## Tasks to carry out
a: Reproduce everything in the microwave corn post from "Microwave Corn-on-the-Cob" down to "a dinner plate.", word for word.
b: List each ingredient given for the corn-on-the-cob recipe in the microwave corn post.
c: In the microwave corn post, what microwave power are the cooking times given for?

## Text shown

Maybe I'm strange, but there's so much variation in recipes for any given dish that I like to survey a lot of them and follow the most common methods, or average thereof. I guess it's ingrained on me from writing research papers for university to use multiple sources, LOL. I find the strangest school habits stay with you over the years.

Microwave Corn-on-the-Cob
1 cob of corn, husked; butter; pepper

  1. Wash the cob - some recipes suggested seasoning/buttering it at this point, will try that some time - and wrap it in wax paper and twist the ends like a candy wrapper. Set it on a dinner plate.
  2. Microwave (times given for 700W power) for 2 minutes. Watch out for steam when you open the microwave door!
  3. Rotate the corn and microwave another 1-2 minutes.
  4. Unwrap corn carefully, preferably with a utensil. Don't count on this paper if you like reusing stuff, it'll be soggy and tear easily.
  5. Cut thin slices of butter onto the plate you used for the corn (it should melt on its own).
  6. Affix pronged utensils on either side of the cob, roll on your buttery plate, and enjoy!
Cooking the corn within its husk is probably better; I just didn't have enough husk to work with, so I removed it and began afresh. Tasted like regular corn-on-the-cob in the end, which is to say scrumptious.

I just figured out this method of corn-buttering today, and I'm definitely a fan. My old, shameful method was rolling the corn directly in the butter. I'd cut the top off and dump it on my last cob... I can never eat just 1! I'd say this is an improvement, if not as satisfactory to that part of me that wants to chomp into massive turkey legs, lick fruit juices off my fingers, smell a barbecue sizzling, or spit out bones & seeds.

C'mon, everyone has that part of them, right? Well, they do in Asia at least, where molluscs and crustaceans are served within the shell. Ostensibly for flavour, but mainly because everyone has a hell of a time with all the cracking and sucking and wrenching. I 'fess up to being a little more fastidious than that, but that's just because I wasn't as skilled and am too lazy to deal with the seafood that way sometimes. Plus, I had a hard time finding things to clean my dirty, fishy-smelling hands with. Came across a pack of paper soap (like the Listerine tongue-papers, but hopefully more foamy) in Dollarama today that promises to be a Godsend.

## Given data

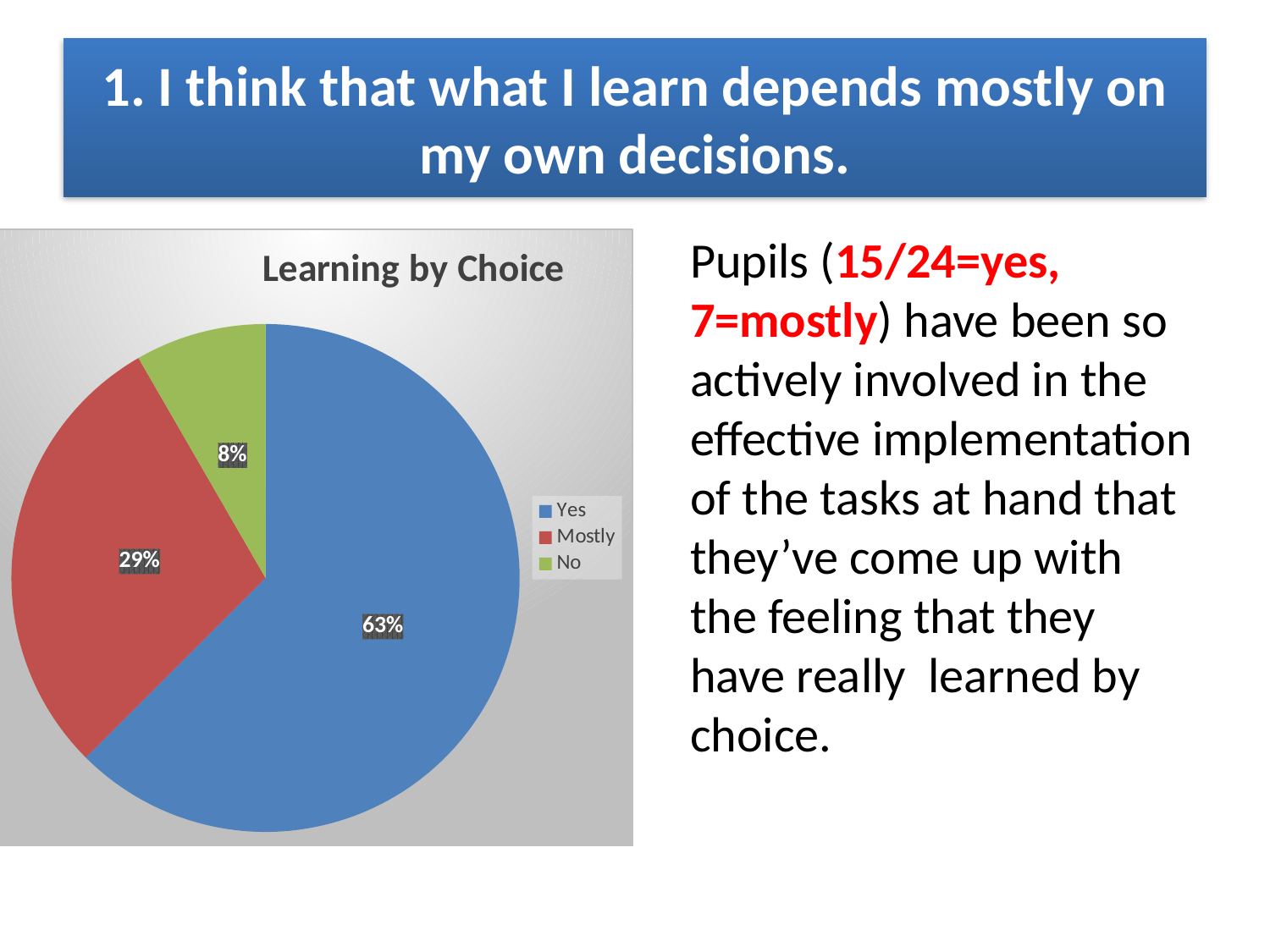
What is the difference in percentage points between the Yes and Mostly slices? 34 What is the difference in percentage points between the Mostly and No slices? 21 How many categories does the legend list? 3 What colour is the Yes slice of the pie? blue What percentage of the pie is labelled for the Mostly slice? 29% What percentage of the pie is labelled for the Yes slice? 63% What is the title of the chart? Learning by Choice Which category has the smallest share of the pie? No What type of chart is shown on the slide? pie chart What percentage of the pie is labelled for the No slice? 8% Which category has the largest share of the pie? Yes Which slice is larger, Mostly or No? Mostly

## Set of answers
a:
Microwave Corn-on-the-Cob
1 cob of corn, husked; butter; pepper

  1. Wash the cob - some recipes suggested seasoning/buttering it at this point, will try that some time - and wrap it in wax paper and twist the ends like a candy wrapper. Set it on a dinner plate.

b:
1 cob of corn, husked
butter
pepper

c: 700W